EXTRACTED TEXT »
>> Begin
Together with all and singular the tenements, hereditaments, prescriptions, servitudes and appurtenances belonging or in anywise appertaining to the aforesaid property or any part thereof, with the reversion and reversions, remainder and remainders and (subject to the provisions of Section 57 of the Mortgage) the tolls, rents, revenues, issues, earnings, income, product and profits thereof, and all the estate, right, title and interest and claim whatsoever, at law as well as in equity, which the Company now
7

Exhibit 4

has or may hereafter acquire in and to the aforesaid property and franchises and every part and parcel thereof.
It is hereby agreed by the Company that, subject to the provisions of subsection (I) of Section 87 of the Mortgage, all the property, rights, and franchises acquired by the Company (by purchase, consolidation, merger, donation, construction, erection or in any other way) after the date hereof, except any herein or in the Mortgage, as heretofore supplemented, expressly excepted, shall be and are as fully granted and conveyed hereby and by the Mortgage and as fully embraced within the lien hereof and the lien of the Mortgage as if such property, rights and franchises were now owned by the Company and were specifically described herein or in the Mortgage and conveyed hereby or thereby.
Provided that the following are not and are not intended to be now or hereafter granted, bargained, sold, released, conveyed, assigned, transferred, mortgaged, hypothecated, affected, pledged, set over or confirmed hereunder and are hereby expressly excepted from the lien and operation of this Forty-second Supplemental Indenture and from the lien and operation of the Mortgage, namely: (1) cash, shares of stock, bonds, notes and other obligations and other securities not hereafter specifically pledged, paid, deposited, delivered or held under the Mortgage or covenanted so to be; (2) merchandise, equipment, apparatus, materials or supplies held for the purpose of sale or other disposition in the usual course of business; fuel, oil and similar materials and supplies consumable in the operation of any of the properties of the Company; all aircraft, rolling stock, trolley coaches, buses, motor coaches, automobiles and other vehicles and materials and supplies held for the purpose of repairing or replacing (in whole or part) any of the same; all timber, minerals, mineral rights and royalties; (3) bills, notes and accounts receivable, judgments, demands and choses in action, and all contracts, leases and operating agreements not specifically pledged under the Mortgage or covenanted so to be; the Company’s contractual rights or other interest in or with respect to tires not owned by the Company; (4) the last day of the term of any lease or leasehold which may hereafter become subject to the lien of the Mortgage; (5) electric energy, gas, steam, ice, and other materials or products generated, manufactured, produced or purchased by the Company for sale, distribution or use in the ordinary course of its business; (6) the Company’s franchise to be a corporation; and (7) any property heretofore released pursuant to any provisions of the Mortgage; provided, however, that the property and rights expressly excepted from the lien and operation of this Forty-second Supplemental Indenture and from the lien and operation of the Mortgage in the above subdivisions (2) and (3) shall (to the extent permitted by law) cease to be so excepted in the event and as of the date that either or both of the Trustees or a receiver or trustee shall enter upon and take possession of the Mortgaged and Pledged Property in the manner provided in Article XIII of the Mortgage by reason of the occurrence of a Default as defined in Section 65 thereof.
>> End
COLLECTED MATERIAL »
>> Begin
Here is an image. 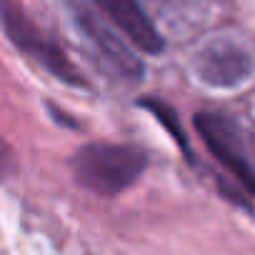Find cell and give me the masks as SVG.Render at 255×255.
<instances>
[{"instance_id":"1","label":"cell","mask_w":255,"mask_h":255,"mask_svg":"<svg viewBox=\"0 0 255 255\" xmlns=\"http://www.w3.org/2000/svg\"><path fill=\"white\" fill-rule=\"evenodd\" d=\"M145 168V150L128 143H88L73 155V173L78 183L103 198L128 190Z\"/></svg>"},{"instance_id":"2","label":"cell","mask_w":255,"mask_h":255,"mask_svg":"<svg viewBox=\"0 0 255 255\" xmlns=\"http://www.w3.org/2000/svg\"><path fill=\"white\" fill-rule=\"evenodd\" d=\"M0 25H3L8 40L30 60H35L43 70H48L55 80L75 88H88V80L70 63L65 50L50 40L23 10L20 0H0Z\"/></svg>"},{"instance_id":"3","label":"cell","mask_w":255,"mask_h":255,"mask_svg":"<svg viewBox=\"0 0 255 255\" xmlns=\"http://www.w3.org/2000/svg\"><path fill=\"white\" fill-rule=\"evenodd\" d=\"M73 20L105 70H110L115 78L128 80V83H135L143 78L145 68L140 58L130 50V45H125L123 38H118L115 28L108 25L98 13H93L83 3H73Z\"/></svg>"},{"instance_id":"4","label":"cell","mask_w":255,"mask_h":255,"mask_svg":"<svg viewBox=\"0 0 255 255\" xmlns=\"http://www.w3.org/2000/svg\"><path fill=\"white\" fill-rule=\"evenodd\" d=\"M195 128H198V135L203 138V143L208 145V150L215 155V160L248 193H255V168L250 165V158L245 153L238 128L218 113H198Z\"/></svg>"},{"instance_id":"5","label":"cell","mask_w":255,"mask_h":255,"mask_svg":"<svg viewBox=\"0 0 255 255\" xmlns=\"http://www.w3.org/2000/svg\"><path fill=\"white\" fill-rule=\"evenodd\" d=\"M195 73L205 85L230 90L243 85L253 75V58L243 45L220 38L200 48L195 58Z\"/></svg>"},{"instance_id":"6","label":"cell","mask_w":255,"mask_h":255,"mask_svg":"<svg viewBox=\"0 0 255 255\" xmlns=\"http://www.w3.org/2000/svg\"><path fill=\"white\" fill-rule=\"evenodd\" d=\"M93 3L98 5V10L105 13V18L115 30H120L130 40V45H135L148 55L163 53L165 40L148 18V13L143 10L140 0H93Z\"/></svg>"},{"instance_id":"7","label":"cell","mask_w":255,"mask_h":255,"mask_svg":"<svg viewBox=\"0 0 255 255\" xmlns=\"http://www.w3.org/2000/svg\"><path fill=\"white\" fill-rule=\"evenodd\" d=\"M143 108H148L160 123H163V128L173 135V140L180 145V150L185 153V158L188 160H193V153H190V143H188V138H185V130H183V125H180V120H178V115H175V110L168 105V103H163V100H155V98H150V100H143Z\"/></svg>"},{"instance_id":"8","label":"cell","mask_w":255,"mask_h":255,"mask_svg":"<svg viewBox=\"0 0 255 255\" xmlns=\"http://www.w3.org/2000/svg\"><path fill=\"white\" fill-rule=\"evenodd\" d=\"M13 170H15V155L5 143V138L0 135V178H8Z\"/></svg>"}]
</instances>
>> End
WORK INSTRUCTIONS » Quote word for word the part of the indenture text that opens with the words containing "It is hereby" and closes with "hereby or thereby.". Rely on the indenture text alone, not the lines.

CORRECT RESULT »
It is hereby agreed by the Company that, subject to the provisions of subsection (I) of Section 87 of the Mortgage, all the property, rights, and franchises acquired by the Company (by purchase, consolidation, merger, donation, construction, erection or in any other way) after the date hereof, except any herein or in the Mortgage, as heretofore supplemented, expressly excepted, shall be and are as fully granted and conveyed hereby and by the Mortgage and as fully embraced within the lien hereof and the lien of the Mortgage as if such property, rights and franchises were now owned by the Company and were specifically described herein or in the Mortgage and conveyed hereby or thereby.